Agentic software works best with heavy use of AI reasoning capabilities. Since these processes tend to be very time consuming, agentic systems should be set up with self-evaluating feedback loops to minimise the need for user feedback for error correction.
Intent engineering and context engineering are two sides of the same coin. The best agentic AI software tools today allow users to set the context in ways their intent matches system design. Intentionality in these systems emerges from user and system design—not from the LLMs.
Thanks again for reading The Circuit!
PS here is the master prompt for the design competition:
Create an interactive landing page titled "The Fourth Separation" using Next.js and React.
The page should visually show the progression of existence through key transitional stages of existence becoming gradually more complex (four "separations"). The four stages need to be presented as a scrolling experience.
These are the four stages that need to be represented independently:
First Separation: Represent the split between space and time (e.g., Big Bang visualization).
Second Separation: Represent the emergence of organic matter from inorganic matter (e.g., animating simple molecules forming complex structures).
Third Separation: Represent the development of language, culture, and technology as distinct from purely biological organisms (e.g., abstract visuals of networks, symbols, early tools).
Fourth Separation: Give your own interpretation and visualisation of this stage, focusing primarily on visuals and animation. Minimal text can be used here if needed, but only if they support the animations and visualisation.
Interactivity: Implement scroll-triggered animations to reveal or emphasise each separation. Add subtle background effects (e.g., parallax, particle animations) that enhance the theme. It is up to you to decide between a vertical scrolling or horizontal scrolling movements.
You can take inspiration from the series of four panels of Sandro Botticelli depicting events from the life of Saint Zenobius (Four Scenes From The Early Life of Saint Zenobius, Three Miracles of Saint Zenobius / National Gallery, Three Miracles of Saint Zenobius / Moma, Last Miracle and the Death of Saint Zenobius), but your interpretation needs to be strictly 2025 and futuristic.
Last week in AI
A study by the Stanford Human-Centered Artificial Intelligence (HAI) institute published last week audited AI's potential for automation and augmentation across the U.S. workforce, revealing a significant disconnect between current AI development and workers' desires. They highlight the need for a more human-centered approach in the design of AI agents to ensure they effectively complement the workforce. The authoer propose a benchmark (WORKBank) to help better match AI agents and humans to the right tasks.

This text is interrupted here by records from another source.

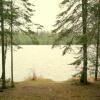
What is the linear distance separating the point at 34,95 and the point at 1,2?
21.8ft

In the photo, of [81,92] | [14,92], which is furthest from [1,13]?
[81,92]

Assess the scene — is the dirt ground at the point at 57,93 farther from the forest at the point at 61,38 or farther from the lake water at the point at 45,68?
the lake water at the point at 45,68

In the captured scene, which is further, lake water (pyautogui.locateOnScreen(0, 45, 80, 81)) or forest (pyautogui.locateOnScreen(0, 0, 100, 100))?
lake water (pyautogui.locateOnScreen(0, 45, 80, 81))

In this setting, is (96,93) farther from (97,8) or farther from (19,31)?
(19,31)

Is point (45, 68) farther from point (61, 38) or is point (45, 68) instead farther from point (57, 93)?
point (57, 93)

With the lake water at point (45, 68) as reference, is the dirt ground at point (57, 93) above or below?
above

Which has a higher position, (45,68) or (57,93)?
(57,93)

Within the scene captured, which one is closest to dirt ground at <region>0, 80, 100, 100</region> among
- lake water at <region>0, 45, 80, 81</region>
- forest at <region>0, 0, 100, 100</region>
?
forest at <region>0, 0, 100, 100</region>

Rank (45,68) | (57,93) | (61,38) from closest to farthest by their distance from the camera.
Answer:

Anthropic researchers evaluated the ability of AI models to perform and monitor for sabotage, finding that current models are not yet sophisticated enough to carry out complex deceptive tasks. While the most advanced models showed some success, the research highlighted that AI systems are also not very effective at detecting such sabotage in other AIs. The study suggests that improving AI monitoring capabilities, particularly by giving them insight into other AIs' reasoning processes, will be critical for safety as these systems become more autonomous.
Anthropic announced that its AI coding assistant, Claude Code, now supports remote Model Context Protocol (MCP) servers, a significant step in making the tool more customizable for developers. This update allows Claude to connect directly to third-party tools and data sources like Sentry and Linear, pulling in real-time context such as error reports or project status without requiring developers to manage local server infrastructure.
Cursor launched its Slack integration to shorten the distance between team discussion and development. Developers can now mention a
@Cursor
bot in any Slack thread, which allows a remote AI agent to read the conversation's context, understand the task, and even create pull requests in GitHub automatically. This feature aims to create a seamless workflow, turning bug reports and feature requests directly into actionable coding work without leaving Slack.